If you’re up for more of challenge, try holding onto the counter or table with one-hand.
#3 Strengthen Your Muscles and Joints
Like sailing and skateboarding Olympians, we need adequate strength, power and range of motion to accomplish all these movements. Here are two exercises to boost the muscle groups and joints most critical to our balance and stability: the ankle (dorsiflexors and calves), the quadriceps (knee extensors) and the glutes (hip extensors). Complete these exercises standing at a counter or table with your eyes open. (Keep that chair behind you for added security.)
- Heel/Toe Raises: We can lose up to 20 degrees of movement in our ankles as we age. This exercise keeps our ankles and calf muscles flexible and strong. Slowly shift your weight
- forward to your toes and raise your heels up and off the ground. Then reverse, slowly shifting your weight backward towards your heels and lifting your toes up and off the floor. Try to hold each position 3-5 seconds.
- Mini Squats: Slowly bend your hips and knees as if you were going to sit in the chair behind you, but just as you’re about to sit, stand up slowly. Repeat 5-10 times.

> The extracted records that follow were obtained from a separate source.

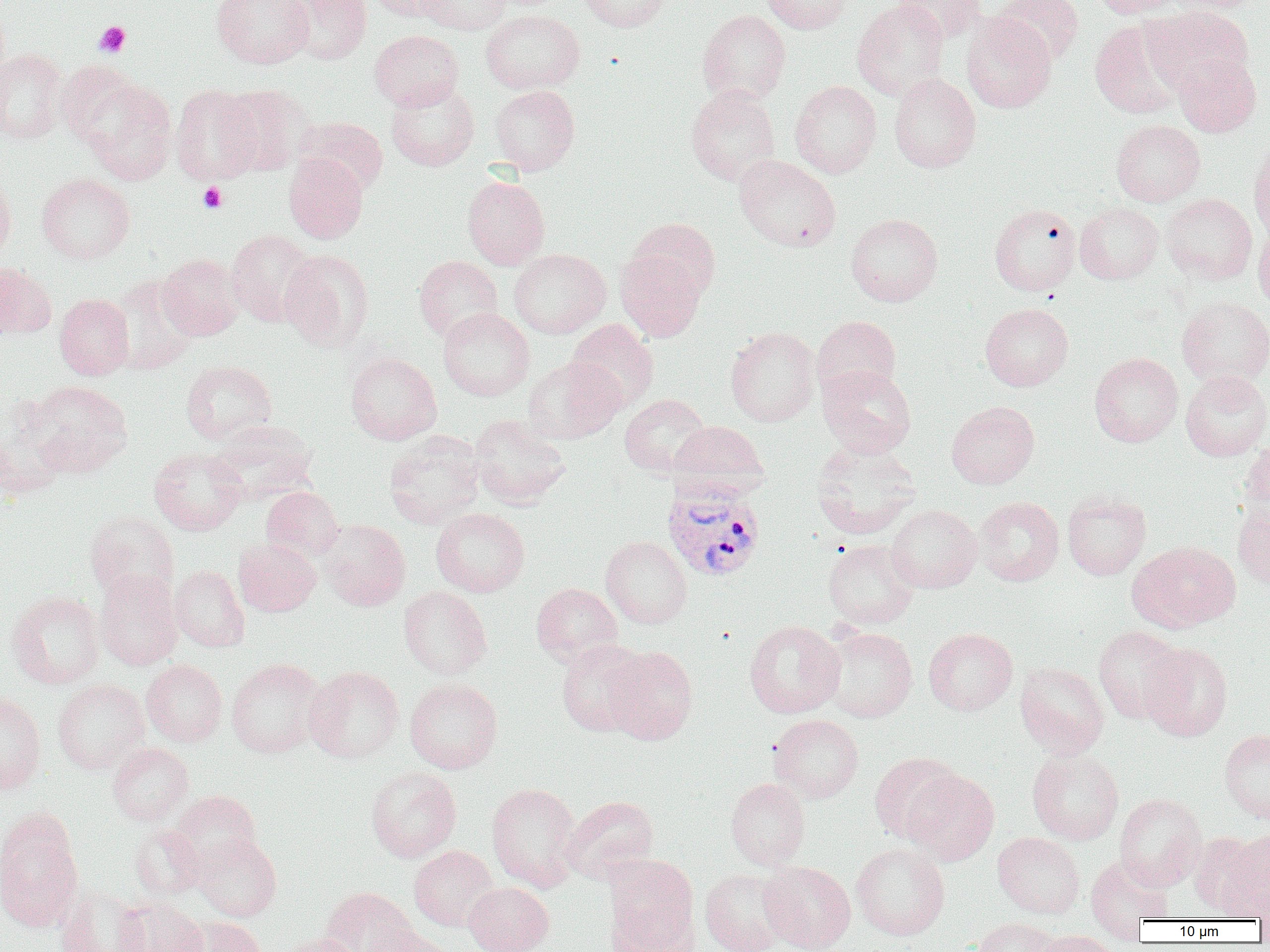

{
  "slide_level_diagnosis": "Plasmodium vivax",
  "preparation": "thin blood film",
  "modality": "light microscopy",
  "platelet_locations": "approximate bounding boxes as (x1,y1)-(x2,y2) corner pairs in pixels: (94,21)-(130,58), (198,182)-(227,213)",
  "magnification": "1000x",
  "uninfected_red_blood_cell_locations": "approximate bounding boxes as (x1,y1)-(x2,y2) corner pairs in pixels: (212,0)-(313,69), (282,0)-(372,64), (368,0)-(454,21), (418,0)-(511,35), (578,0)-(672,32), (762,0)-(852,33), (852,0)-(949,100), (991,0)-(1085,66), (1092,0)-(1185,18), (1165,0)-(1265,13), (892,1)-(987,42), (1144,6)-(1253,93), (480,9)-(584,94), (697,9)-(790,104), (961,13)-(1056,113), (1090,19)-(1187,118), (369,30)-(464,110), (0,49)-(67,143), (1173,53)-(1261,137), (56,64)-(141,146), (889,73)-(981,173), (81,79)-(177,185), (385,81)-(479,171), (790,81)-(882,178), (219,84)-(312,175), (171,85)-(262,184), (489,85)-(580,175), (686,86)-(780,185), (294,116)-(388,194), (1111,120)-(1205,206), (1248,140)-(1270,243), (284,153)-(368,243), (734,154)-(841,252), (0,172)-(16,264), (37,173)-(135,263), (462,175)-(550,269), (1161,193)-(1257,284), (1074,202)-(1163,284), (989,203)-(1081,295), (846,214)-(943,306), (627,217)-(721,302), (1253,225)-(1270,311), (227,230)-(317,326), (280,249)-(374,351), (508,249)-(611,339), (615,249)-(706,342), (157,254)-(245,340), (414,255)-(503,341), (0,263)-(56,339), (110,274)-(199,373), (55,294)-(134,380), (1177,296)-(1270,388), (980,303)-(1074,391), (437,307)-(535,401), (812,316)-(901,400), (566,319)-(659,412), (724,327)-(820,427), (345,352)-(442,445), (1089,352)-(1183,447), (522,357)-(624,444), (181,360)-(276,444), (818,365)-(916,457), (1180,370)-(1270,461), (27,380)-(133,477), (619,394)-(711,478), (947,401)-(1039,488), (0,406)-(68,498), (468,415)-(571,509), (207,420)-(318,506), (669,420)-(769,498), (384,432)-(486,529), (810,440)-(921,539), (1239,440)-(1270,526), (149,448)-(247,535), (261,486)-(344,561), (1062,492)-(1151,580), (975,496)-(1064,586), (1233,503)-(1270,589), (886,504)-(982,593), (431,507)-(530,597), (84,511)-(180,602), (317,518)-(410,611), (600,536)-(692,628), (234,538)-(321,616), (823,539)-(919,629), (1128,540)-(1240,633), (169,565)-(249,652), (95,570)-(183,670), (532,583)-(623,666), (398,585)-(492,679), (7,590)-(105,689), (744,620)-(845,718), (1093,625)-(1185,723), (821,626)-(917,722), (924,628)-(1017,715), (556,639)-(649,737), (1139,643)-(1233,741), (604,646)-(697,745), (226,657)-(326,758), (141,659)-(227,746), (1015,662)-(1110,758), (305,665)-(404,764), (53,679)-(149,774), (404,679)-(503,773), (0,692)-(46,794), (769,714)-(864,802), (1219,729)-(1270,824), (107,742)-(193,825), (1027,747)-(1124,845), (868,752)-(962,844), (366,766)-(462,862), (901,769)-(999,865), (725,778)-(810,870), (486,782)-(582,891), (169,791)-(261,872), (1114,793)-(1206,890), (562,795)-(659,884), (0,813)-(82,933), (130,824)-(205,901), (993,832)-(1084,918), (1214,832)-(1270,919), (192,833)-(281,921), (851,842)-(949,940), (409,845)-(499,931), (1085,854)-(1174,935), (604,856)-(699,951), (759,861)-(856,952), (701,869)-(789,952), (464,881)-(554,952), (56,885)-(148,952), (319,887)-(419,952), (115,898)-(208,952), (178,916)-(267,952), (972,918)-(1059,952), (367,929)-(456,952), (1033,930)-(1118,952), (279,934)-(362,952)",
  "field_of_view": "single",
  "image_size": "1270×952 pixels",
  "plasmodium_vivax_infected_red_blood_cell_locations": "approximate bounding boxes as (x1,y1)-(x2,y2) corner pairs in pixels: (662,482)-(766,582)"
}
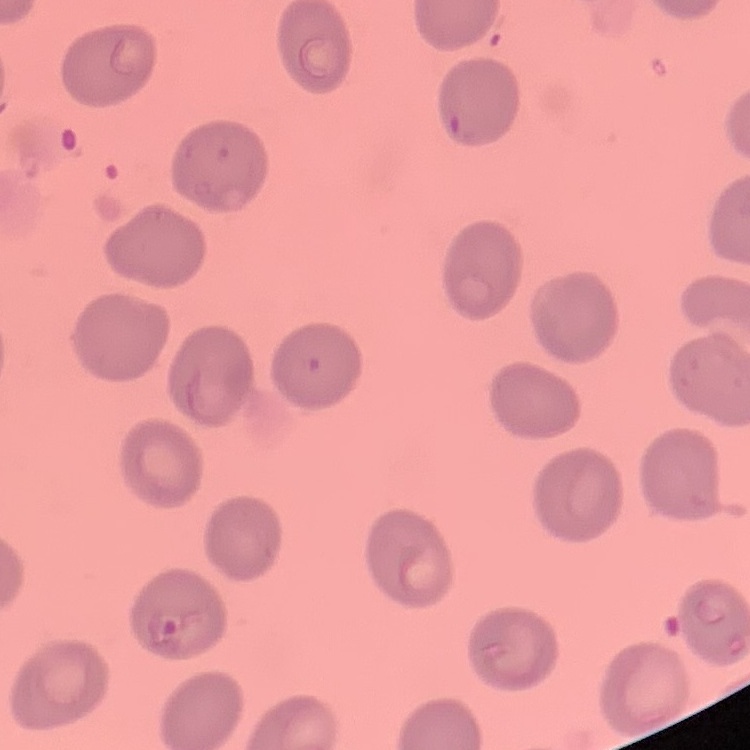 The erythrocytes exhibit no rouleaux formation. Field's or Giemsa stain. One tile cut from a larger photomicrograph. Thin blood smear.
Classify this cell by malaria status.
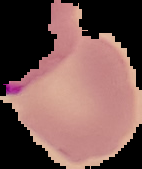
Uninfected.

Summary:
  - Image size: 142×169 pixels
  - Preparation: thin blood smear
  - Image type: segmented cell region on a black background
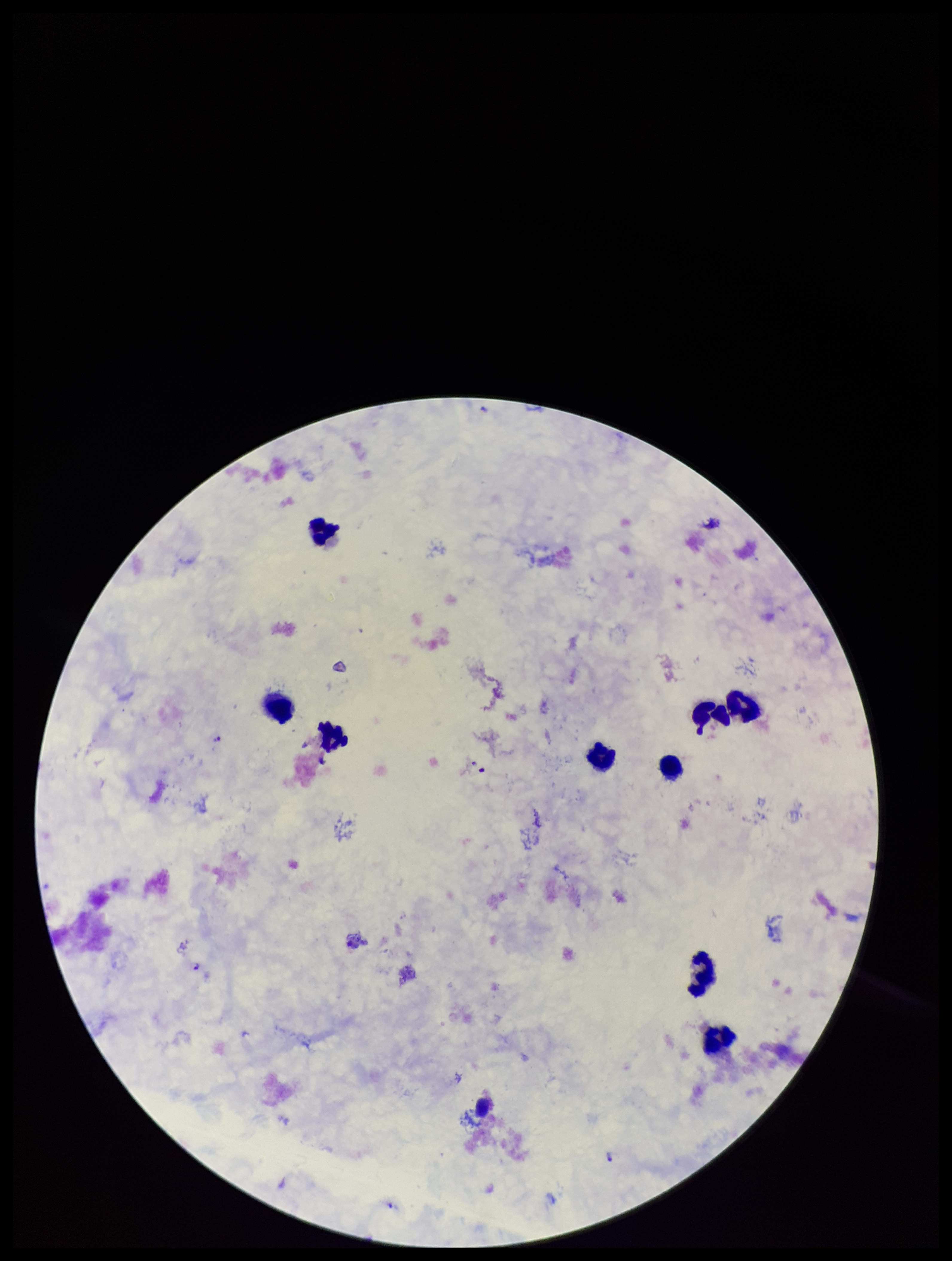 Plasmodium parasites: seen. Parasite count: 4. Patient malaria status: positive. Leukocyte count: 9. Giemsa stain. Image is 952×1261 pixels. Species reported for this patient: Plasmodium falciparum. Preparation: thick. Smartphone photograph taken through the eyepiece of a microscope. Single field of view.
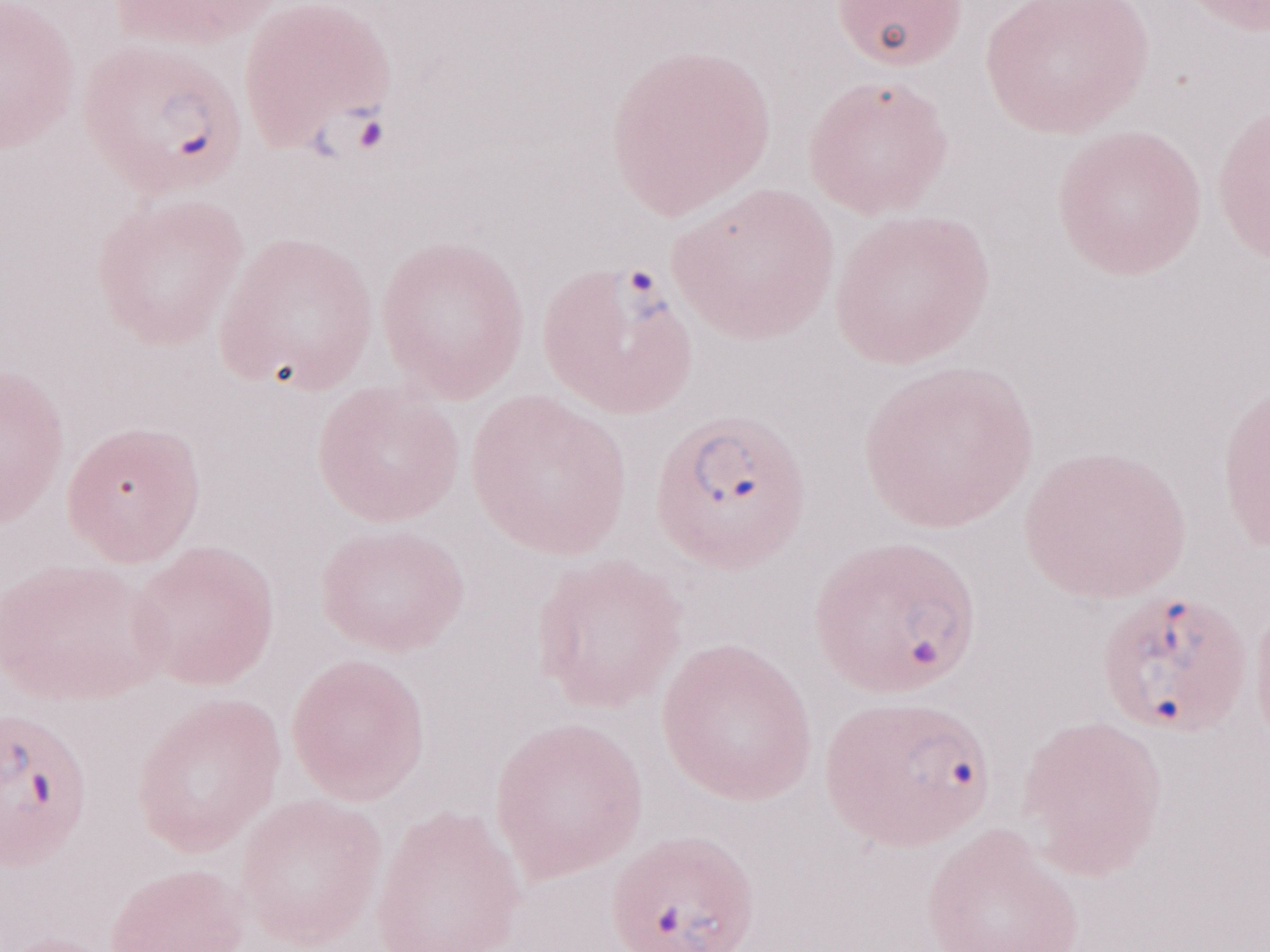
Thin blood film. Olympus BX43 microscope and DP73 digital camera. Single field of view. May-Grünwald-Giemsa stain. Image is 1270×952 pixels. Magnification: 1,000x. Malaria diagnosis (patient-level): positive.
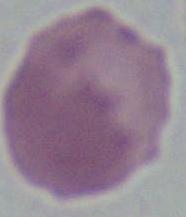 1000x magnification. Photomicrograph. A red blood cell is shown.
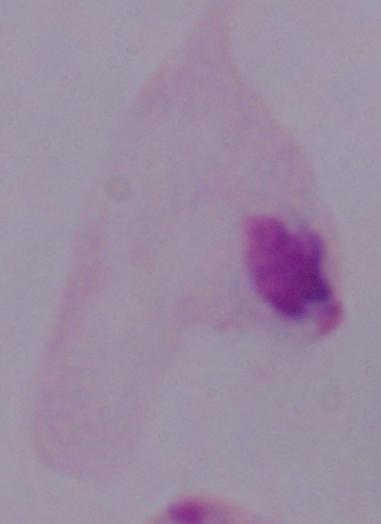

Summary:
  - Modality: micrograph
  - Magnification: 1000x
  - Identification: trichomonad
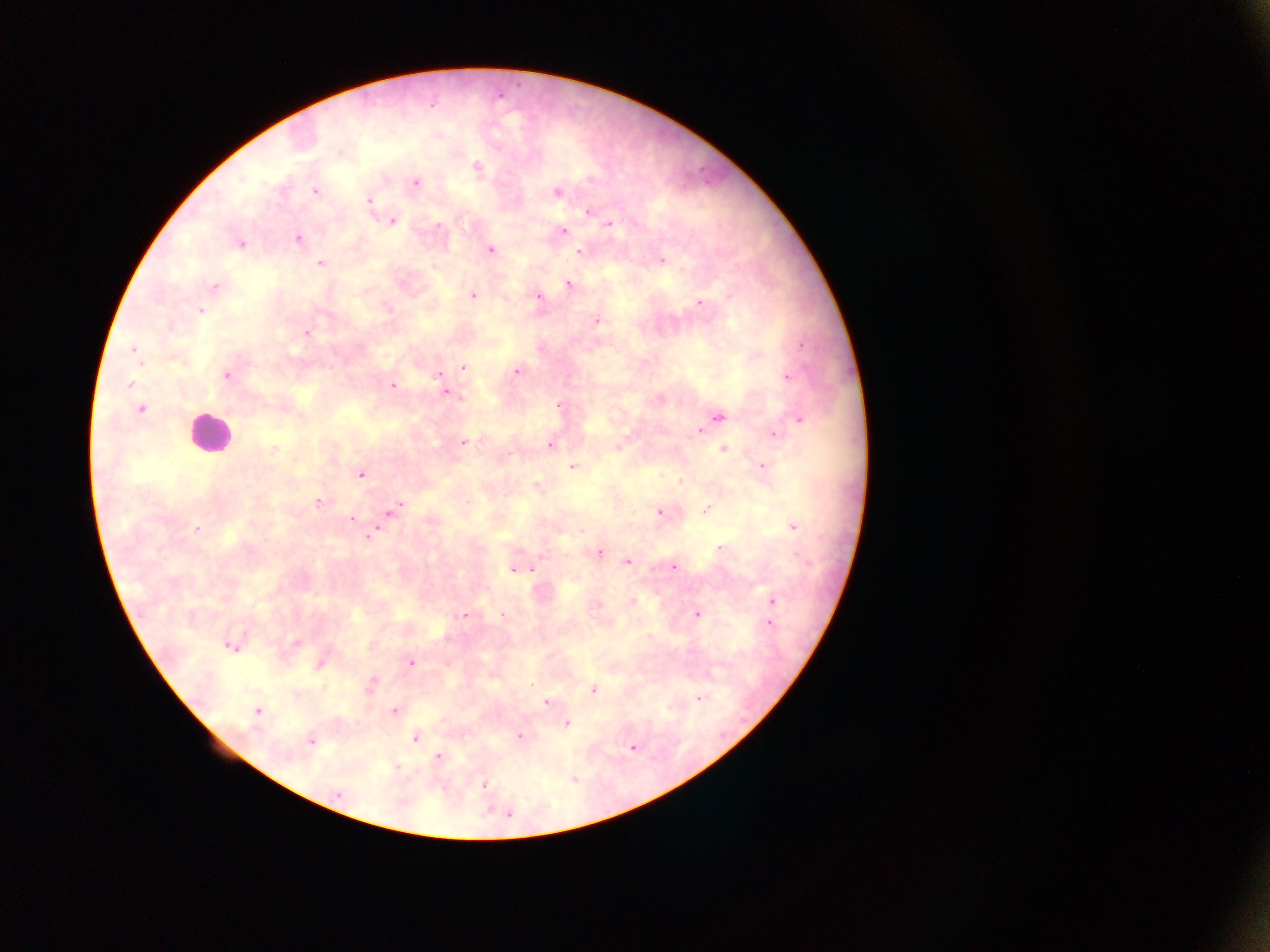
plasmodium_parasite_locations: 'approximate centers as {x, y} in pixels: {339, 153}, {477, 168}, {415, 183}, {314, 191}, {558, 192}, {369, 202}, {588, 210}, {392, 221}, {437, 224}, {609, 225}, {563, 231}, {297, 238}, {242, 245}, {489, 249}, {580, 251}, {660, 260}, {322, 265}, {567, 284}, {214, 287}, {471, 295}, {536, 298}, {701, 303}, {200, 312}, {596, 319}, {305, 331}, {800, 343}, {132, 351}, {138, 357}, {464, 368}, {516, 372}, {227, 376}, {438, 376}, {787, 376}, {130, 382}, {392, 386}, {447, 391}, {462, 395}, {559, 404}, {141, 407}, {720, 417}, {799, 418}, {700, 432}, {774, 433}, {465, 442}, {551, 445}, {723, 449}, {761, 465}, {574, 467}, {359, 474}, {679, 481}, {536, 486}, {318, 501}, {706, 507}, {394, 508}, {659, 511}, {351, 520}, {198, 528}, {791, 528}, {374, 532}, {719, 549}, {598, 552}, {626, 562}, {673, 566}, {532, 568}, {514, 569}, {632, 600}, {771, 600}, {595, 605}, {695, 613}, {501, 614}, {465, 615}, {769, 625}, {295, 643}, {229, 646}, {235, 646}, {408, 662}, {315, 669}, {533, 684}, {323, 687}, {592, 690}, {700, 699}, {546, 703}, {258, 709}, {393, 711}, {568, 724}, {519, 736}, {416, 738}, {310, 741}, {630, 749}, {438, 756}, {575, 780}, {484, 785}, {336, 795}, {510, 815}'
field_of_view: single
capture: mobile-phone photograph through a microscope
preparation: thick blood smear
image_size: 1270×952 pixels
leukocyte_locations: 'approximate centers as {x, y} in pixels: {201, 440}'
country: Ghana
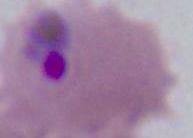
A Plasmodium parasite is shown. Micrograph. Captured at either 400x or 1000x magnification.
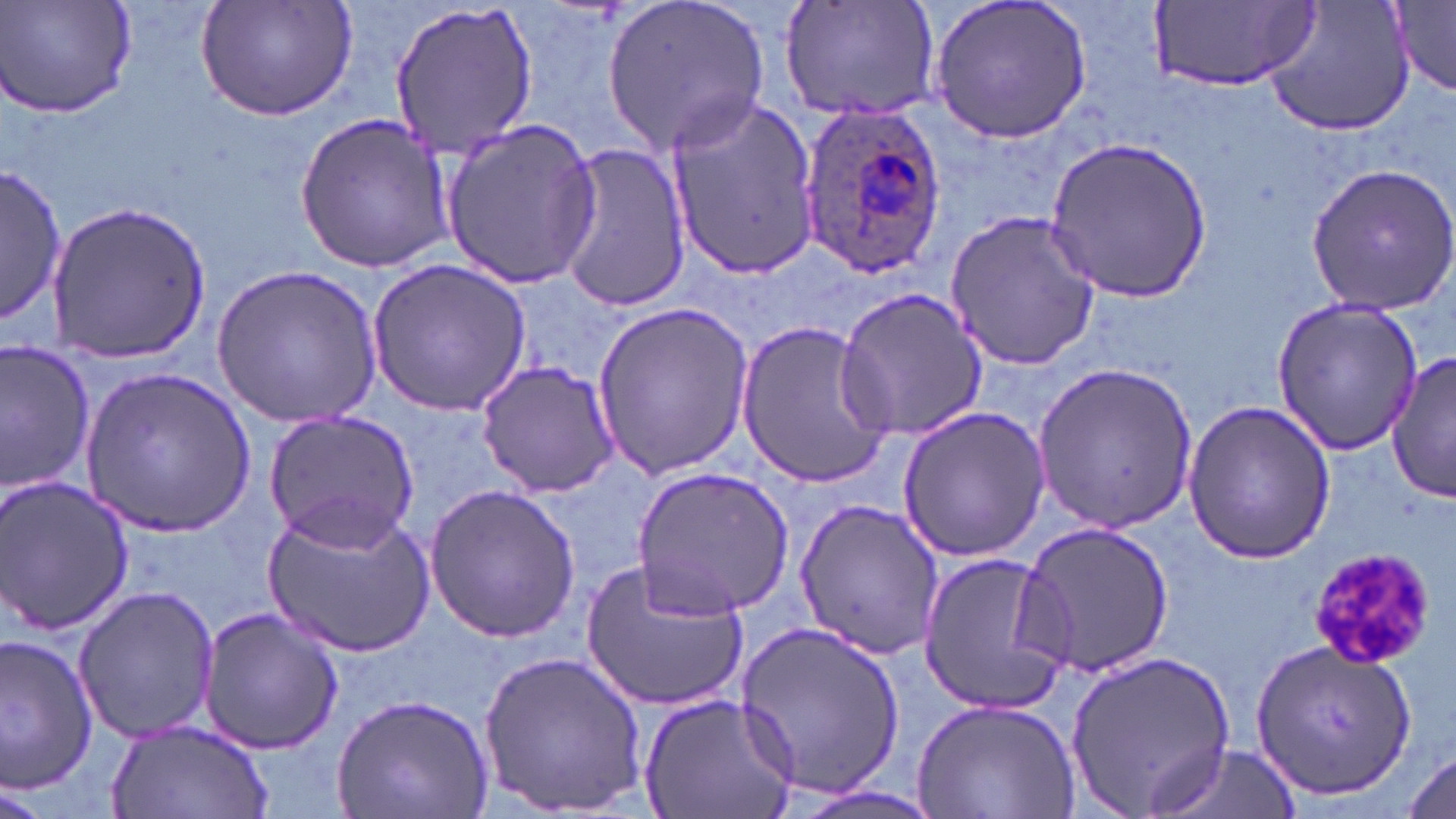
slide-level diagnosis = Plasmodium ovale
stain = May-Grünwald-Giemsa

“All the things we enjoy doing, all the activities that bring meaning to our lives, that bring happiness and enjoyment, require balance,” says Shearer-Smith. “If we can’t move about freely and safely, we lose access to those things and increase the amount of assistance we need from our loved ones; it can become expensive and change our living situations.”
So, as you watch the Olympics, notice how the athletes use balance to break records and win medals. And know you too can win a life free of injury and pain––with great balance!